Nell'Aula del Senato, Anna Maria Bernini, capogruppo di Forza Italia, pungola il ministro Federico D'Incà parlando di "due giorni di non lucida follia". "Immagino che ora - ripete anche la presidente dei senatori azzurri - trarrà le debite conseguenze come i suoi colleghi ministri e sottosegretari e si dimetta". "Beppe Grillo direbbe dimettetevi e fatevi accompagnare un'ultima volta a casa con le auto blu pagate dai contribuenti. La verità vi fa male e la coerenza vi difetta", è l'affondo della senatrice. Il colpo evidentemente va a segno visto il tentativo di zittirla con urla e fischi dai banchi del M5S, per cui è dovuta intervenire a mettere ordine la presidente Casellati.

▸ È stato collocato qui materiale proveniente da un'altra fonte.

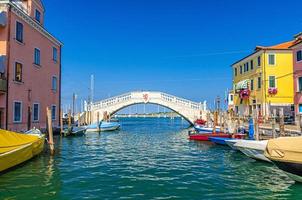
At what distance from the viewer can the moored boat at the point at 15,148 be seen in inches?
351

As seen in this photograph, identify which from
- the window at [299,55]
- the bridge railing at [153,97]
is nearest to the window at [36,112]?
the bridge railing at [153,97]

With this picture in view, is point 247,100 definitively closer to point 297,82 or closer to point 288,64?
point 288,64

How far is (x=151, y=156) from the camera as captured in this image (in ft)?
43.2

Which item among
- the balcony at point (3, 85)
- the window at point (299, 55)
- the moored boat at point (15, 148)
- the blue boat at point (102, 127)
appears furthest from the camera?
the blue boat at point (102, 127)

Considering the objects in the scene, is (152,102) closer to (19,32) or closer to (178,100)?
(178,100)

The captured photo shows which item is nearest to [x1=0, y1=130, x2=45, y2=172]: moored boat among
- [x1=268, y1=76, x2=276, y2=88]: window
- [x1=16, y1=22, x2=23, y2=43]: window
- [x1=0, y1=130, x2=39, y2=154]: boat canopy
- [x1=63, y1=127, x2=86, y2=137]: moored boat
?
Result: [x1=0, y1=130, x2=39, y2=154]: boat canopy

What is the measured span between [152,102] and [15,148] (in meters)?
26.8

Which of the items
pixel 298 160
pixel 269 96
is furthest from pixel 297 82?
pixel 298 160

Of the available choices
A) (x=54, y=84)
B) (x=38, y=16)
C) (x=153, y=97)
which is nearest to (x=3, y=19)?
(x=38, y=16)

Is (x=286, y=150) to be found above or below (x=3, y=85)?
below

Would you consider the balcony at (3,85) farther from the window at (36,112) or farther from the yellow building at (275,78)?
the yellow building at (275,78)

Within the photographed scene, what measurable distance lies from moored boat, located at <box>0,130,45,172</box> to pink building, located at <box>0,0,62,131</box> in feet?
18.3

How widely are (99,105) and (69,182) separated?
28.2 metres

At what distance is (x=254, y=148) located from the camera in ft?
36.7
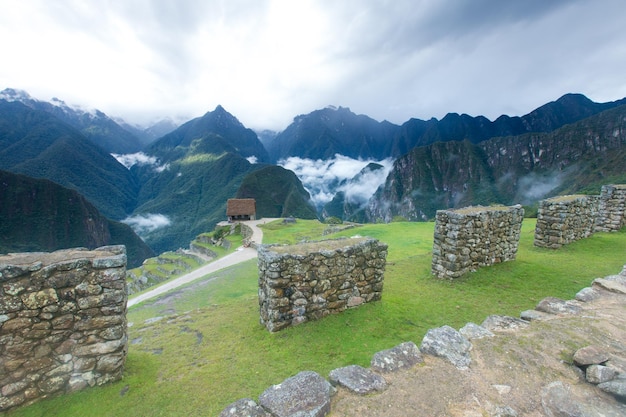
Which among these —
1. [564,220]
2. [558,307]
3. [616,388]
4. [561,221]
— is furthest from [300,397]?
[564,220]

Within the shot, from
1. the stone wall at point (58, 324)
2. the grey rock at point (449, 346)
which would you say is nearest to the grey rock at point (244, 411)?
the grey rock at point (449, 346)

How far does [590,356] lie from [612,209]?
17.4m

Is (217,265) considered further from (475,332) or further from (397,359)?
(475,332)

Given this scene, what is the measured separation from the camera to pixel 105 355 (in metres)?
4.97

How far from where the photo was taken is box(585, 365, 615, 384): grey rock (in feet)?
11.7

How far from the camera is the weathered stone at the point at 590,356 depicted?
12.8 ft

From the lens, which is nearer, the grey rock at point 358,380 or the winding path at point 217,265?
the grey rock at point 358,380

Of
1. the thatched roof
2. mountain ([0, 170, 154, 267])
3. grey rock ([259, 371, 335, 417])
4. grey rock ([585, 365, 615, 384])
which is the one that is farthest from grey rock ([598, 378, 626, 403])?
mountain ([0, 170, 154, 267])

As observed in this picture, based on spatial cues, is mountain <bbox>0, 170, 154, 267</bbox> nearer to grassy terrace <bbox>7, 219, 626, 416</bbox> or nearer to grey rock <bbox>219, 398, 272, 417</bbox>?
grassy terrace <bbox>7, 219, 626, 416</bbox>

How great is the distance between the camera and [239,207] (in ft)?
223

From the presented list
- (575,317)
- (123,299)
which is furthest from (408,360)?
(123,299)

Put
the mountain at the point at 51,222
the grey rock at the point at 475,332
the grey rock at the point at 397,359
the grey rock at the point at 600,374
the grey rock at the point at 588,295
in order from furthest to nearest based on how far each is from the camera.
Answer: the mountain at the point at 51,222 → the grey rock at the point at 588,295 → the grey rock at the point at 475,332 → the grey rock at the point at 397,359 → the grey rock at the point at 600,374

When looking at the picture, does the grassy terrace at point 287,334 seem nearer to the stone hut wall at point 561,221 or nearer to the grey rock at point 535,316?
the stone hut wall at point 561,221

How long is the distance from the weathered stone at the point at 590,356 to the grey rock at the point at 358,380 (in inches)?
112
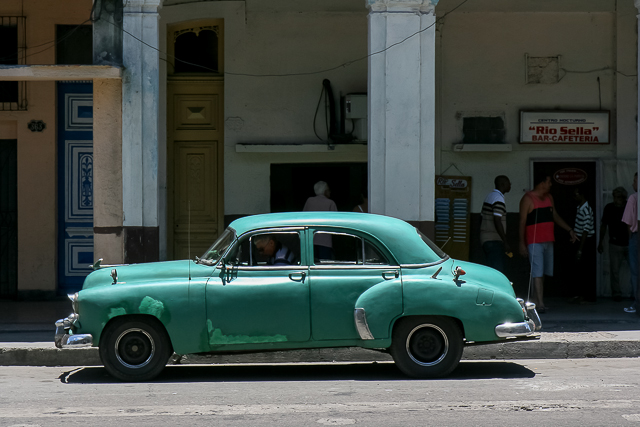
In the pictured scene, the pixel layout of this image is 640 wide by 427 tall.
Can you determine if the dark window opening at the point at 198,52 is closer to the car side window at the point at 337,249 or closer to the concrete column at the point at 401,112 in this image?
the concrete column at the point at 401,112

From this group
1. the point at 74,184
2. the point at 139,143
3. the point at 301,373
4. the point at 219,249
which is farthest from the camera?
the point at 74,184

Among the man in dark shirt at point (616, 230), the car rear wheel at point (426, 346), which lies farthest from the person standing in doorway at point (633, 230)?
the car rear wheel at point (426, 346)

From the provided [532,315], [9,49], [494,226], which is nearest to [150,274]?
[532,315]

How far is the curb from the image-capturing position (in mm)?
8445

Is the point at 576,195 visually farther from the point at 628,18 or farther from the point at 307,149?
the point at 307,149

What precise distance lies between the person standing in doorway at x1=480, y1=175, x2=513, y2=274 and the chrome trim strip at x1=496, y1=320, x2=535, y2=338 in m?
3.74

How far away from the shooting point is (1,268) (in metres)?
12.7

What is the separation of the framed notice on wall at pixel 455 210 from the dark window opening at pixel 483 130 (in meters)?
0.61

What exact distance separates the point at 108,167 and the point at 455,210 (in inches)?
214

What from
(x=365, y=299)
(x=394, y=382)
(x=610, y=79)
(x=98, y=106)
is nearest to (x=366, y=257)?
(x=365, y=299)

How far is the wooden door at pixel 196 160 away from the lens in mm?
12859

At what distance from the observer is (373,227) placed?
7.41 metres

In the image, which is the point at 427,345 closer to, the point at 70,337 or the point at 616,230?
the point at 70,337

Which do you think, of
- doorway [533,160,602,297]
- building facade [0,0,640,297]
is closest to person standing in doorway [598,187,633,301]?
building facade [0,0,640,297]
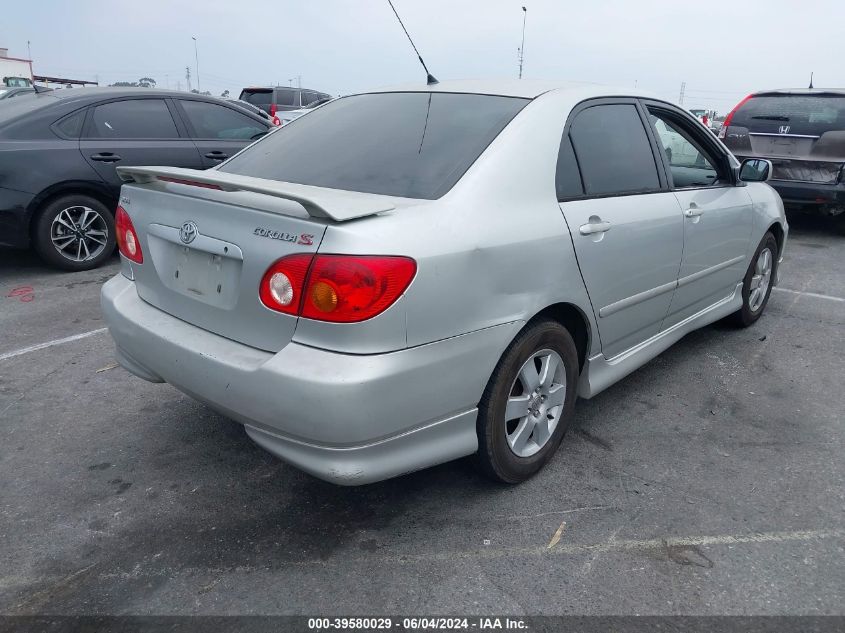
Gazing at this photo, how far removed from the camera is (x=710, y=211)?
3.74 meters

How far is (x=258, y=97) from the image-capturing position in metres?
18.2

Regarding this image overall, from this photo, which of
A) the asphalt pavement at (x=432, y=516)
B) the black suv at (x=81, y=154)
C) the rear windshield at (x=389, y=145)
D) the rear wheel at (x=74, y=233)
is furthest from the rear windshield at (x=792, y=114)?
the rear wheel at (x=74, y=233)

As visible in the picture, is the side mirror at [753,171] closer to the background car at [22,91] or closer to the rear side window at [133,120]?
the rear side window at [133,120]

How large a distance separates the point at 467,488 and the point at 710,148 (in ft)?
8.65

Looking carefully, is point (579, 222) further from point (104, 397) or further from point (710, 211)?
point (104, 397)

Ad attaccare in mattinata D'Incà era stato anche il presidente dei senatori di Italia Viva, Davide Faraone, che aveva accusato il capo del dicastero dei Rapporti con il Parlamento di aver convocato la riunione dei capigruppo per proporre di bypassare la fiducia esaminando i singoli emendamenti all’insaputa del premier. "Tutto questo – tuonava il senatore renziano - solo per evitare che il suo partito diserti il voto di fiducia con le conseguenze naturali che questo gesto comporterà: la crisi di governo". Anche Fratelli d'Italia in Aula ha parlato di iniziativa inopportuna, criticando "il fatto che i ministri stiano ben stretti all'interno dell'esecutivo". Fonti governative hanno poi precisato che sul punto ci fosse un interlocuzione con Palazzo Chigi, che poi ha stroncato l’iniziativa chiedendo di porre la questione di fiducia alla fine della discussione.

Intanto Patuanelli, D’Incà e Dadone nel pomeriggio, come da programma, dovrebbero partecipare alla riunione del Consiglio dei ministri che era stata convocata ieri per le 15.